At DIA, i would fly my citabria there and land her on the 16000' runway just for fun at 3 am, and when the redeyes would come in i would watch, and on their frequency just before they started to flare i would yell on the radio 'FLARE!', i think it made them mad. but they never noticed.

1. On a Southwest flight (SW has no assigned seating, you just sit where you want) passengers were apparently having a hard time choosing, when a flight attendant announced, "People, people we're not picking out furniture here, find a seat and get in it!"

2. On a Continental Flight with a very "senior" flight attendant crew, the pilot said, "Ladies and gentlemen, we've reached cruising altitude and will be turning down the cabin lights. This is for your comfort and to enhance the appearance of your flight attendants."

3. On landing, the stewardess said, "Please be sure to take all of your belongings. If you're going to leave anything, please make sure it's something we'd like to have.

4. "There may be 50 ways to leave your lover, but there are only 4 ways out of this airplane"

5. "Thank you for flying Delta Business Express. We hope you enjoyed giving us the business as much as we enjoyed taking you for a ride."

6. As the plane landed and was coming to a stop at Ronald Reagan, a lone voice came over the loudspeaker: "Whoa, big ! fella. W HOA!"

7. After a particularly rough landing during thunderstorms in Memphis, a flight attendant on a Northwest flight announced, "Please take care when opening the overhead compartments because, after a landing like that, sure as hell everything has shifted."

8. >From a Southwest Airlines employee: "Welcome aboard Southwest Flight 245 to Tampa. To operate your seat belt, insert the metal tab into the buckle, and pull tight. It works just like every other seat belt; and, if you don't know how to operate one, you probably shouldn't be out in public unsupervised."

:: RECORDS PROVIDED ::
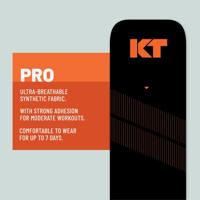KT Tape Pro Strips Donkerblauw - thumbnail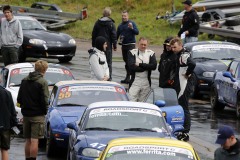 Svenskt Sportvagnsmeeting på Ring Knutstorp.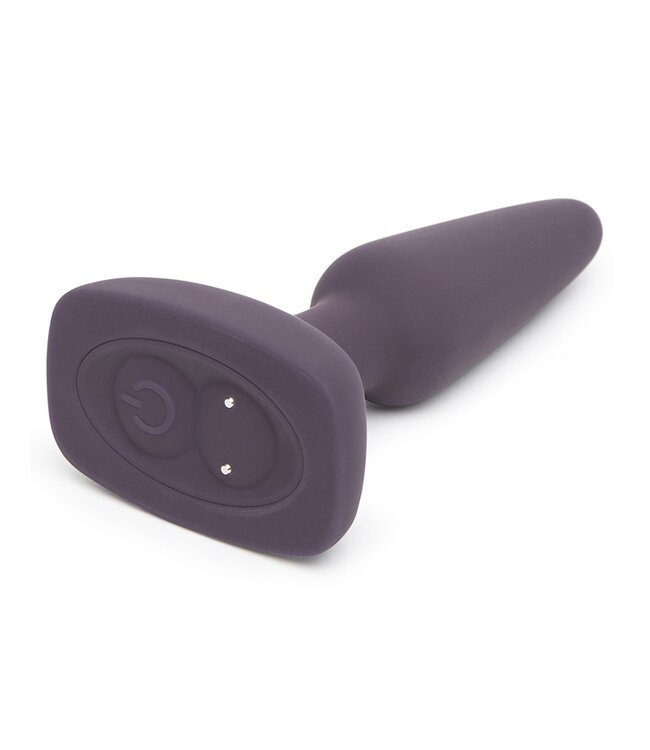 Feel So Alive - FSoG "Freed" Vibrating Pleasure Plug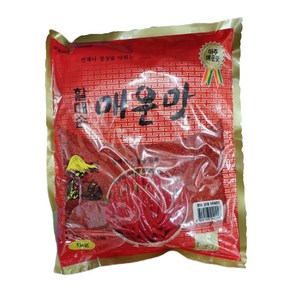 할매손 양념분말 고춧가루 김치용 매운맛 1kg, 1개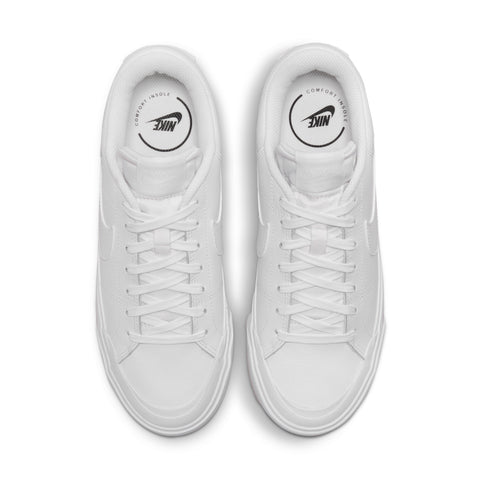 Court Legacy Lift White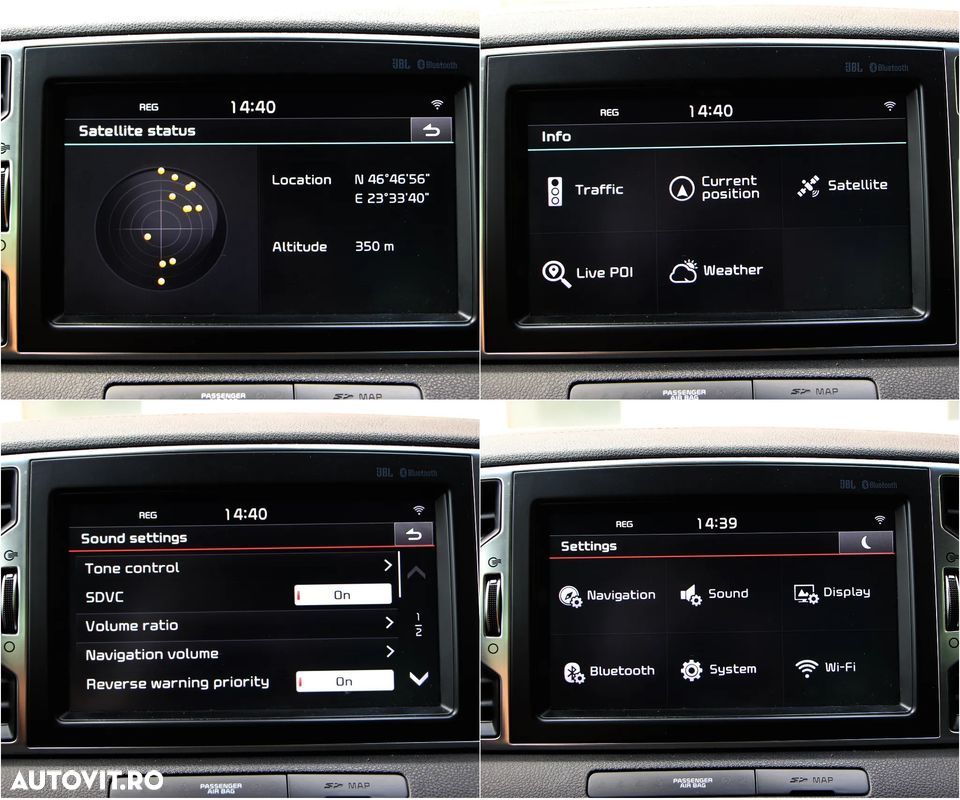 Kia Sportage - 8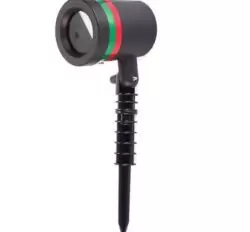 Star Shower Projector Laser Outdoor Christmas Lights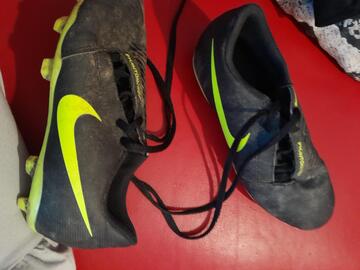 chaussures à crampons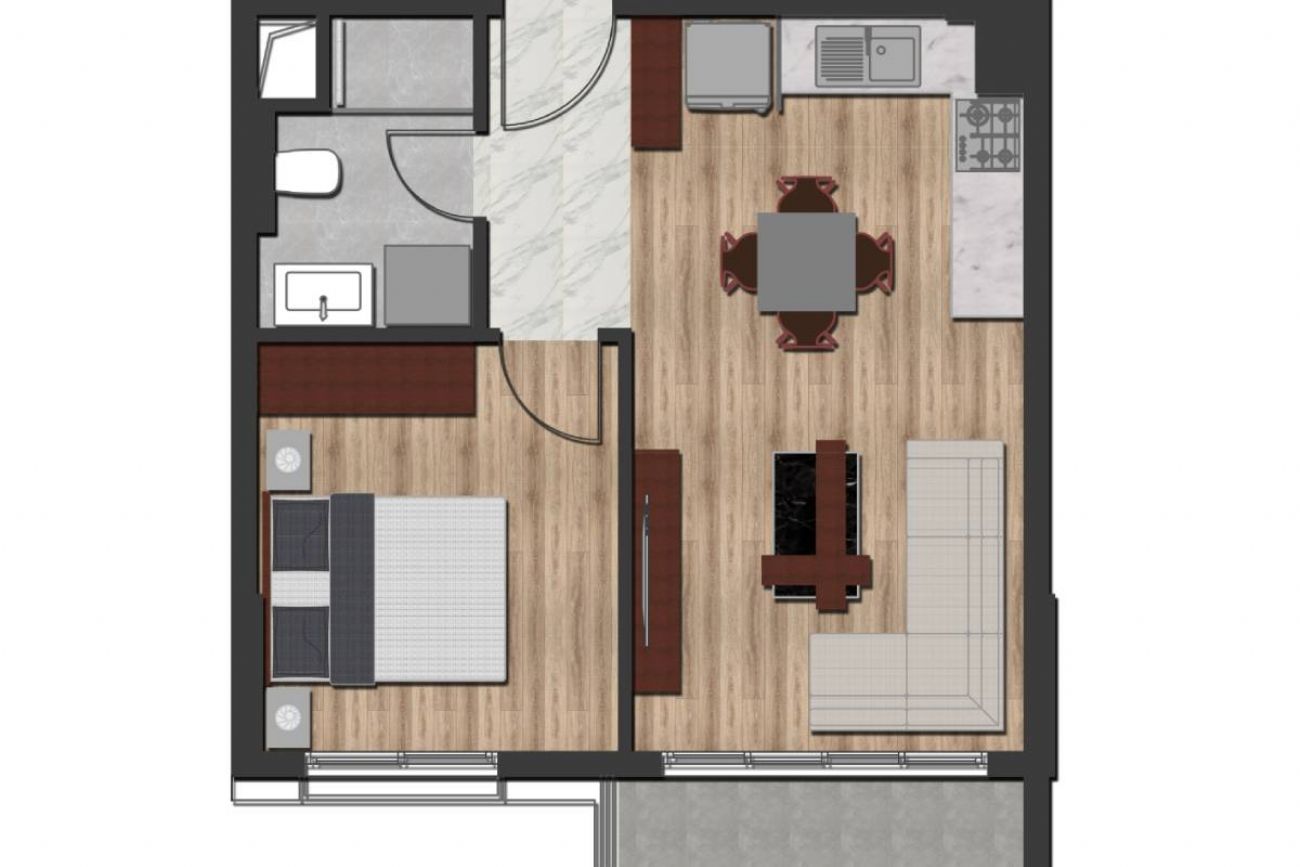 1207 PRESTIGE Floor Plans, Real Estate, Property, Turkey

:: WORK ORDER ::
From the airline announcements text, copy out word for word the passage that begins with the words "3. On landing, the" and ends after the words "like to have.".

:: ANSWER TO THIS PROBLEM ::
3. On landing, the stewardess said, "Please be sure to take all of your belongings. If you're going to leave anything, please make sure it's something we'd like to have.